Before I called to make an appointment at Mabel Wadsworth, I called the guy I had been dating, putting a movie on the TV for my daughter, and taking the phone in the bathroom.  I explained the situation, and as soon as I mentioned having an abortion, I could hear the relief in his voice as well.  Neither of us was at a place in our lives for a child.

I made the initial appointment for an exam, and after the pregnancy was confirmed, made the appointment to terminate the pregnancy.  Because it was December, and I had no idea how I'd feel afterwards, I bypassed Christmas, and made the appointment for the week of New Year's Day.

My sister went along with me to both appointments.  I remember being so incredibly grateful that I didn't have to walk through the awful protesters holding signs like the ones I had used in my "debate" back in eighth grade.  My sister held my hand through the entire process, and brushed my tears away when I started crying due to discomfort.

I remember before I went in for my abortion, being absolutely terrified that I would immediately be filled with regret, and that this would be a pivotal moment in my life, from which I could never bounce back.  On the contrary, while I did feel a bit sore afterwards, my primary emotion was relief.  I was feeling back to myself by that afternoon, and spent the day with my daughter.

Since that day, twelve years ago, I have not regretted my decision.  There is no doubt in my mind that I made the right decision.  This is not to say that I haven't had those "what if?" moments.  Just a couple of months later, the friend I had taken the test with did get pregnant.  She continued the pregnancy and has a gorgeous daughter now, she was also engaged to a wonderful man at the time, and they have since had another child.

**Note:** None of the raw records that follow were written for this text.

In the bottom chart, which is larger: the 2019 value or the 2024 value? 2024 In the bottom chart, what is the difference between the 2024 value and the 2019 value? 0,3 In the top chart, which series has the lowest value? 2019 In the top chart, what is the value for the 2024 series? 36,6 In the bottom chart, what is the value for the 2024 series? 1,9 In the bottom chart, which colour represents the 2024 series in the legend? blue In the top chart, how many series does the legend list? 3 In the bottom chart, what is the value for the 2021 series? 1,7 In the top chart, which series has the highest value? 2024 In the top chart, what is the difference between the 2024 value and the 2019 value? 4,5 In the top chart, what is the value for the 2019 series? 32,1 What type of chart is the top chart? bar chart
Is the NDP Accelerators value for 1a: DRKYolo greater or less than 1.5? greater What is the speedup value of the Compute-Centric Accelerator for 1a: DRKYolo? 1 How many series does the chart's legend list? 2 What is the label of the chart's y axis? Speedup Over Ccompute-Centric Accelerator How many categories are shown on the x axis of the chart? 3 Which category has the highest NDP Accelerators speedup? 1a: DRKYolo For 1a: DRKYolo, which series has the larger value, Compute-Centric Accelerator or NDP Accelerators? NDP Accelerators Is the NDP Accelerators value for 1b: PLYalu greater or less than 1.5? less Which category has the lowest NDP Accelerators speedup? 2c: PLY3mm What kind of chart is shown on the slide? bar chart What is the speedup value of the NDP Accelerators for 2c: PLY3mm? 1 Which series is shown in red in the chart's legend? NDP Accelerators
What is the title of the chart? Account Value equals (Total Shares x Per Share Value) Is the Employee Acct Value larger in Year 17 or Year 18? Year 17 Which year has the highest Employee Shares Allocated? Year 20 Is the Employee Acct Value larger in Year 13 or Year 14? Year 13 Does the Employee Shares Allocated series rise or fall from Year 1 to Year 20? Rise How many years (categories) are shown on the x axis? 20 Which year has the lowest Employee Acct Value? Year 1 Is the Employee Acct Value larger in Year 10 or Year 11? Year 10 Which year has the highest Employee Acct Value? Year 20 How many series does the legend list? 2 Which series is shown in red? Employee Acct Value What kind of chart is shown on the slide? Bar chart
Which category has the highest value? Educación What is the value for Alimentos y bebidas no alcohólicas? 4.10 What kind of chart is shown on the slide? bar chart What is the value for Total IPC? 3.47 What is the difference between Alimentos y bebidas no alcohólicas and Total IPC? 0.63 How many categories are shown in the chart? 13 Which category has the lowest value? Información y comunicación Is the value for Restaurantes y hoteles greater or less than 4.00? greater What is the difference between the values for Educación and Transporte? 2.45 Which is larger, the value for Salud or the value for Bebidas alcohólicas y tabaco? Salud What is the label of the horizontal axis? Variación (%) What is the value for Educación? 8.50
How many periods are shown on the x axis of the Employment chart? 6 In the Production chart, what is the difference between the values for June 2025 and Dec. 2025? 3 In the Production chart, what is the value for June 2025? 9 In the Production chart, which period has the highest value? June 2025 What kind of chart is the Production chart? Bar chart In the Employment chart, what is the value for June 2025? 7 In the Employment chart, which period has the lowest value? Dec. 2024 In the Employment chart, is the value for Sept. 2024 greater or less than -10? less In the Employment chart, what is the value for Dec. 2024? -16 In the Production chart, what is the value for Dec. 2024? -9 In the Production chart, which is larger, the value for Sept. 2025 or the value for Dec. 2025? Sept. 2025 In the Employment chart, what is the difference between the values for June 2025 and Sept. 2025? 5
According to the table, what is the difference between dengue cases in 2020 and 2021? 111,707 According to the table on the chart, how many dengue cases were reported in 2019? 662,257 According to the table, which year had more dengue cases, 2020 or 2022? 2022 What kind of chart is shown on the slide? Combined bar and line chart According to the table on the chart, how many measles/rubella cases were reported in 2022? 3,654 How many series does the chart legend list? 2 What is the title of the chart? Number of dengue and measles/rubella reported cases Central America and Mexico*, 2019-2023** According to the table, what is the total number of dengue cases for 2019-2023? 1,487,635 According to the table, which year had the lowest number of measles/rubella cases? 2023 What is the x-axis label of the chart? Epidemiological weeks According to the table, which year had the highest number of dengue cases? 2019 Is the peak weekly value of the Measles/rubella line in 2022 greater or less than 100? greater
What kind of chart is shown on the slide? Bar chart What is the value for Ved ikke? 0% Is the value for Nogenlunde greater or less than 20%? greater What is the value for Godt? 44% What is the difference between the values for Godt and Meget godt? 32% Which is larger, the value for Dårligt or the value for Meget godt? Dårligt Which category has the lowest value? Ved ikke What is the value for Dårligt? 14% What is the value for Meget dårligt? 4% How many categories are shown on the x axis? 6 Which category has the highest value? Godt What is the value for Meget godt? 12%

I graduated on schedule that spring, and am incredibly happy with the path my life has taken.  As my daughter is sixteen now, teetering on the cusp of adulthood, I have shared my story with her, and want her to know that, if she is ever in a situation where she has a difficult choice to make, I will support her.

I don't think anyone makes the decision to have an abortion lightly, it's not like getting a haircut, it's a decision that affects your life on the basest level.  I wish more women felt comfortable sharing their stories, because it can easily feel like you are absolutely alone in making the choice you have, which is pretty crazy considering that one in three women in the US will have an abortion.